=== Source document ===

· · ·

# Home theater equalization techniques



## Jonas_h (Jan 7, 2009)

I am currently using Audyssey Pro for calibration my home theater, but I do not like its "black box" routine. I can definately hear, that its doing something to the sound, and compared to the "raw" system, its an improvement. But what I dont like about it is, that it makes dialogue etc sound a little diffuse. Hard to explain, but without Audyssey enabled, it is easier to pinpoint the sound from the speakers. Audyssey mentions a lot about the work in the time domain, but they do not mention exactly what is beeing done. 

I have thought about using Smaart v7 with multiple microphones and then measure the average response of all mics using pink noise and setting up the system manually. I have a DBX Driverack 4800 which should do a good result. I would be able to adjust the system while watching the freq.response/phase in real time.

I would really appreciate some inputs and some discussions about the different ways of calibration the system. If someone has experience with the JBL HATS/ARCOS and how things are done, it would be very interesting too. They use the BSS Soundwebs which have the same filters/processing power as the Driverack 4800.


----------



## Theresa (Aug 23, 2010)

One can use Room Equalization Wizard (REW)(freeware) with a calibrated microphone and a compatible dsp crossover/equalizer (such as miniDSP) to equalize the bass. It is far more sophisticated than even Audyssey Pro.
I do have to say that my current system requires little equalization and I have REW and a Dayton calibrated test microphone.


----------



## Wayne A. Pflughaupt (Apr 13, 2006)

For starters, I’ve never been a fan of the vertical mic orientation that Audyssey and other auto-EQ systems use. 

Using vertical orientation for a measurement mic, even with a calibration file, can be unpredictable and skew results. The “unpredictable” factor is your ceiling and walls – where they are in relation to your speakers and the mic itself, how absorptive they are (or not), how high your ceiling is, etc. For instance, you can naturally expect vastly different reflections arriving at the seating location from a cathedral ceiling vs. an 8-ft. high flat ceiling.

· · ·

=== Raw data ===
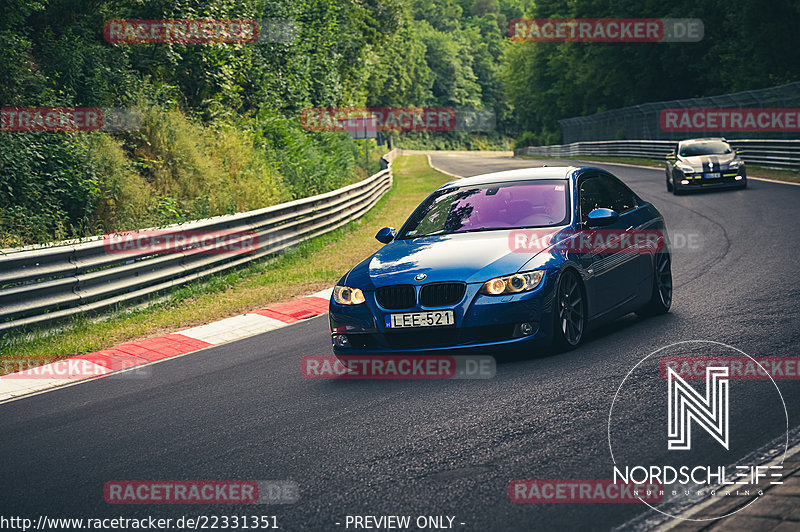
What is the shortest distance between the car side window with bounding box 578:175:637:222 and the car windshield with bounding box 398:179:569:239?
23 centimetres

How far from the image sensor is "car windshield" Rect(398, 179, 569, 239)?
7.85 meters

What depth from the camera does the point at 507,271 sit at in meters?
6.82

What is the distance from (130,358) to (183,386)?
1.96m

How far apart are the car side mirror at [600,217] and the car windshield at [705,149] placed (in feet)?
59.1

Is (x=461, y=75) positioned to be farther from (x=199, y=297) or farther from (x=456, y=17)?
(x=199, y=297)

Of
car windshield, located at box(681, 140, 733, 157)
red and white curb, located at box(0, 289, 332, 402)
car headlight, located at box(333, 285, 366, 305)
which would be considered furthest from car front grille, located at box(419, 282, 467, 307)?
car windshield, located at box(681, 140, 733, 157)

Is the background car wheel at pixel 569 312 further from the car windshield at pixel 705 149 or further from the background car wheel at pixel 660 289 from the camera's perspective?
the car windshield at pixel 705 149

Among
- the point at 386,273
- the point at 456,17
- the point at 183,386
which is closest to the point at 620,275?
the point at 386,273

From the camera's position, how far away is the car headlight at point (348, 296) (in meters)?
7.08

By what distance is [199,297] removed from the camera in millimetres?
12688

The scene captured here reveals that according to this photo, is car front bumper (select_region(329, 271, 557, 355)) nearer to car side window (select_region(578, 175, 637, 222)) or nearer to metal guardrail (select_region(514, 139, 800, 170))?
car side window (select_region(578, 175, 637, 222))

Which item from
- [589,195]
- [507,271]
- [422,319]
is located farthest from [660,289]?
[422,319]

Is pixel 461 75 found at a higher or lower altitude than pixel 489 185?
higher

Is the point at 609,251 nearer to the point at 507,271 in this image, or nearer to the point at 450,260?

· · ·

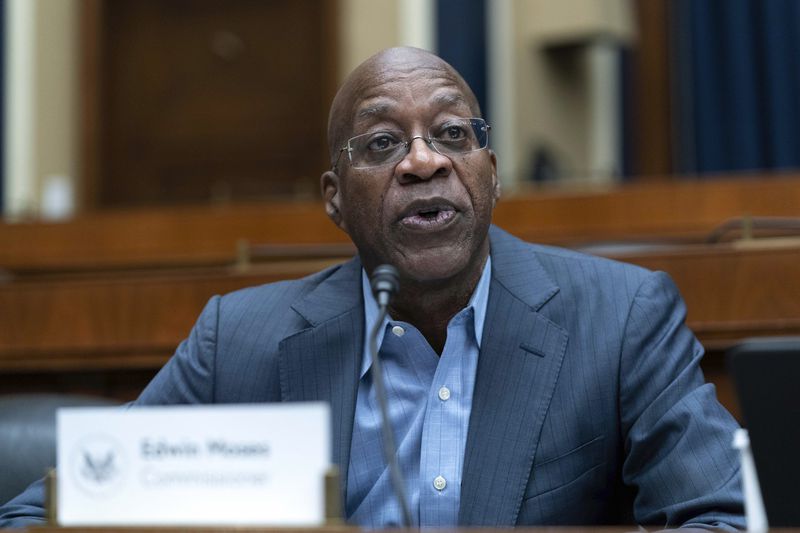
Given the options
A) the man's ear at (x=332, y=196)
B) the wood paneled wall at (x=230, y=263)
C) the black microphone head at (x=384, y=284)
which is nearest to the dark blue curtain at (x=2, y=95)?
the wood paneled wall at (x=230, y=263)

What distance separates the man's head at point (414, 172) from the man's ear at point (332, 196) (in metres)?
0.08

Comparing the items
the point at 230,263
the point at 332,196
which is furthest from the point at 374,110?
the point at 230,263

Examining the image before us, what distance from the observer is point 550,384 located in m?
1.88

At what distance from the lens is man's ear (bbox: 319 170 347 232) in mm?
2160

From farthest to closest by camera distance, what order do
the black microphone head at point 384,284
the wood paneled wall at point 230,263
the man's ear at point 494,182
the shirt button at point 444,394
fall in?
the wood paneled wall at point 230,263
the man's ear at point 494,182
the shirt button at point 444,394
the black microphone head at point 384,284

· · ·

=== Exercise goal ===
Extend the forum thread on home theater equalization, picking up right after its last sentence.

=== Response below ===
Measurement mics, even though they’re omni-directional, show _directional_ characteristics at higher frequencies. As a result, off-axis upper-frequency response droops rather drastically. And that’s exactly what you have with vertical (90º) orientation: the mic element is severely off-axis from the primary signal source – the speaker. It’s not unusual for response to start sagging at 2 kHz.









*Common Off-Axis High Frequency Response of a Measurement Mic*​

Of course, when you use vertical orientation for the measurement mic, you want to use the appropriate calibration file, which compensates for the natural off-axis high-frequency loss. The calibration file allows vertical mic orientation to measure the same with as it would with the mic aimed more conventionally - horizontal and pointed directly at the speaker.

However, the same calibration that renders off-axis response flat also _boosts_ on-axis response: If you use a vertical-orientation calibration file and aim the mic at the speaker, your measurement will show an erroneous rise in high frequency response. What this means for a vertical mic orientation is that a measurement can actually give _preference_ to the reflected sound over the direct signal from the speaker.

For example, using the graph above as an example of the mic’s off-axis response: Let’s say your room has poor high frequency absorption, and the sound reflecting off the ceiling is attenuated only a couple dB at 8-12 kHz when it arrives - essentially on-axis - at the vertically-oriented measurement mic. The 90º calibration file has boosted on-axis response by 5 dB or more in the 8-12 kHz range. This means the measurement platform (REW, Audyssey, Smaart, etc.) will see the reflected signal as 3 dB hotter than the direct signal. The mic can’t tell a direct signal from reflected; it’s only going to “see” the one with the higher SPL. So an auto-EQ program will adjust response accordingly, ratcheting down response in that region.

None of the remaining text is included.